他的师傅是个世外高人,从医理药理,到五行八卦,上至天文,下至地理,无一不精无一不通,总之就是很牛很牛的世外高人。
卿无尘从自己刚刚咿呀学语的婴儿时说起,说到他师傅每日是如何照顾他的,有时严厉的像个夫子,有时慈祥的像个父亲,总之他的师父对他是非常非常好的,整个过程都是沈素问在听,他在说,整整两个时辰过去了,他终于说到他七岁的光景了。
“我七岁的时候,师傅便带着我上山采药,辨识医书上记载的草药,每三天一次药浴,从不间断,上午学习五行八卦、下午学习医理、晚上观察天象……”
卿无尘仍在喋喋不休,说到兴奋之处,回头却发现坐在旁边的人脑袋正在小鸡点米,他的脑门上顿时划过一道黑线,黑亮的眸子盛满委屈,雾蒙蒙的,脸颊上的酒窝深深的陷进去,看上去好不委屈,“我说的话真的有那么无聊吗?”
此时,沈素问的脑袋重重的一磕,被自己吓醒,猛地抬起头,迷迷糊糊的盯着旁边的人,道,“啊?你说完啦!那我们下去吧。
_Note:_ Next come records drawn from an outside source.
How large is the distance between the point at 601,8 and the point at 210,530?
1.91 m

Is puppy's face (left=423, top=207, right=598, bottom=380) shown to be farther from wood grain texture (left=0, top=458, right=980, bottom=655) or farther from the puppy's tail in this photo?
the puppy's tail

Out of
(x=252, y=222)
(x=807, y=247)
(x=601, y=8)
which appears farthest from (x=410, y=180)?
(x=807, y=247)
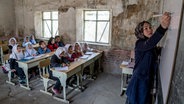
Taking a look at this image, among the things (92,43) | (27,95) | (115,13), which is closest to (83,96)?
(27,95)

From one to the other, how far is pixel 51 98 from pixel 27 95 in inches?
24.8

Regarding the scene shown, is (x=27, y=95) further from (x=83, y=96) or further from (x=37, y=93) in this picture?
(x=83, y=96)

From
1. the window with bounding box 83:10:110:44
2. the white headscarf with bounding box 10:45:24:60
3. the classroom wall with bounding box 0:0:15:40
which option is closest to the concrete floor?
the white headscarf with bounding box 10:45:24:60

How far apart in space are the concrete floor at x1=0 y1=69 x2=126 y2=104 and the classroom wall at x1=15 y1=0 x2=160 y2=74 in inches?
45.8

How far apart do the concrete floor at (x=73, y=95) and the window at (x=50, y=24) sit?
9.24 ft

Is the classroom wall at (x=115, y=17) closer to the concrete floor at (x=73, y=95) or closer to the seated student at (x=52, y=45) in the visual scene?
the seated student at (x=52, y=45)

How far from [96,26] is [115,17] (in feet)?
2.95

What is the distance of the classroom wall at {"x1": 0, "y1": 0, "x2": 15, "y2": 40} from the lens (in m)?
6.85

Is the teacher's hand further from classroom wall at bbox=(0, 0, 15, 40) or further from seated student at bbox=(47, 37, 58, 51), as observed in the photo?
classroom wall at bbox=(0, 0, 15, 40)

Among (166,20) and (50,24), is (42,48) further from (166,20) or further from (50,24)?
(166,20)

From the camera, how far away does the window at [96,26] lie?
5.32 meters

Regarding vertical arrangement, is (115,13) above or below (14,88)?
above

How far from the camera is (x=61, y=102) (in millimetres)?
3344

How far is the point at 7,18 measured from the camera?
7.03m
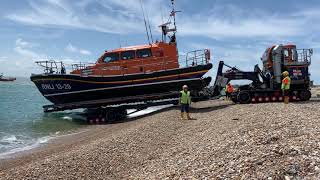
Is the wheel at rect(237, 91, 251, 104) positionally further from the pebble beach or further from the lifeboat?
the pebble beach

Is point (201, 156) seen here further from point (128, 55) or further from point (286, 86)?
point (128, 55)

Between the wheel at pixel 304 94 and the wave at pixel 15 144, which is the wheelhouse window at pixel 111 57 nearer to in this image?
the wave at pixel 15 144

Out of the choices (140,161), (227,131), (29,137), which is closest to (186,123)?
(227,131)

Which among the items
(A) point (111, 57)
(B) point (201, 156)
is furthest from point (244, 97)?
(B) point (201, 156)

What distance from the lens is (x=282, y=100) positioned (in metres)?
23.3

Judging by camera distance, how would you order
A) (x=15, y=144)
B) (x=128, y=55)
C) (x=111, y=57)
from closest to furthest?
(x=15, y=144), (x=128, y=55), (x=111, y=57)

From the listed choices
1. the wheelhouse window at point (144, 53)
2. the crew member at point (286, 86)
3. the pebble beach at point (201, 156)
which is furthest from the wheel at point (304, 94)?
the pebble beach at point (201, 156)

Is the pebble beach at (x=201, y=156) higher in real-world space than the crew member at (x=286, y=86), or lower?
lower

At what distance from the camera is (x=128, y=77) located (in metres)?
23.6

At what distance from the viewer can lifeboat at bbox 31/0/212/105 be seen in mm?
23609

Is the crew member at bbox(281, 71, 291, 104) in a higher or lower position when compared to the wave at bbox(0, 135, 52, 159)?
higher

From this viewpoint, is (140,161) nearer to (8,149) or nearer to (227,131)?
(227,131)

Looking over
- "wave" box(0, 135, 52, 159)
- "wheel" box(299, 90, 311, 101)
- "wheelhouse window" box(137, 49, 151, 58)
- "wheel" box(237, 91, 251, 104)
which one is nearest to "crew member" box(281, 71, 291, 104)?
"wheel" box(299, 90, 311, 101)

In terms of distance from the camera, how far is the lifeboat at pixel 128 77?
2361 cm
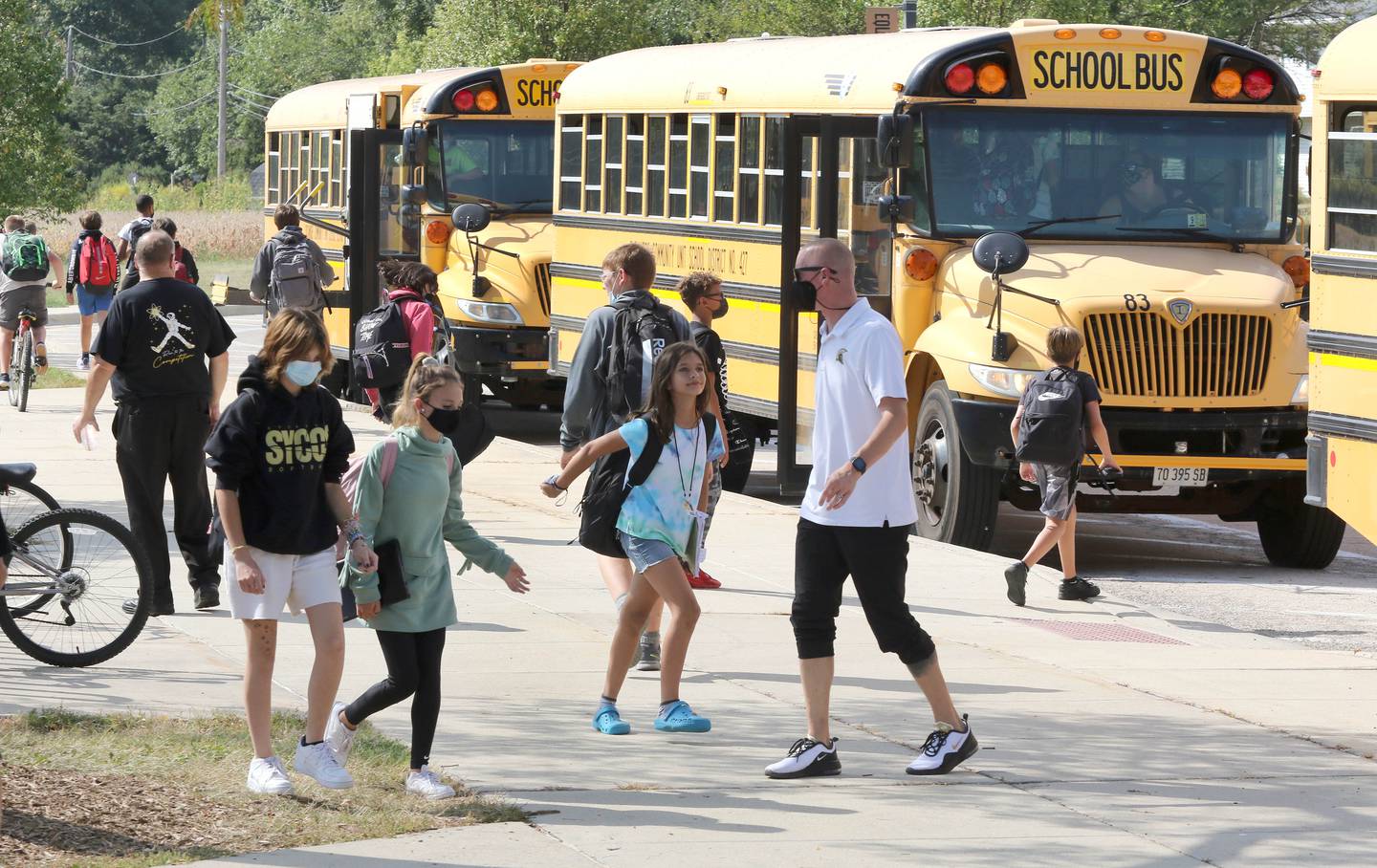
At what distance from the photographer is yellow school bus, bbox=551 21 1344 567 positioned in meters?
11.5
”
说着,便伸了个懒腰,准备顺着梯子往下爬。
而坐在屋檐上没动的卿无尘,脸上刚刚那淡淡的忧伤瞬间变成一级重伤,肉嘟嘟的圆脸挂满委屈,黑亮的眼睛盯着罪魁祸首,仿佛能盯出一个洞来。
沈素问一只脚刚踩上扶梯,却见上面的人不动,不由的抬头看了一眼卿无尘,见他一脸哀怨的神情盯着自己,头皮一阵发麻,她哪里惹到这个小恶魔了吗?
就在前一个时辰她决定,小恶魔这个称呼很适合眼前这个人,他就是上天派来折磨她的恶魔。
卿无尘猛地站起身,一米八的个子深夜立在屋檐上,月亮悬在他身后的夜空中,以现在两人的高度差,沈素问抬高小脸看着某人已经十分困难,还没等她继续观摩他那委屈的表情从何而来时,只听他气呼呼的开口,“你这个不折不扣的大骗子。”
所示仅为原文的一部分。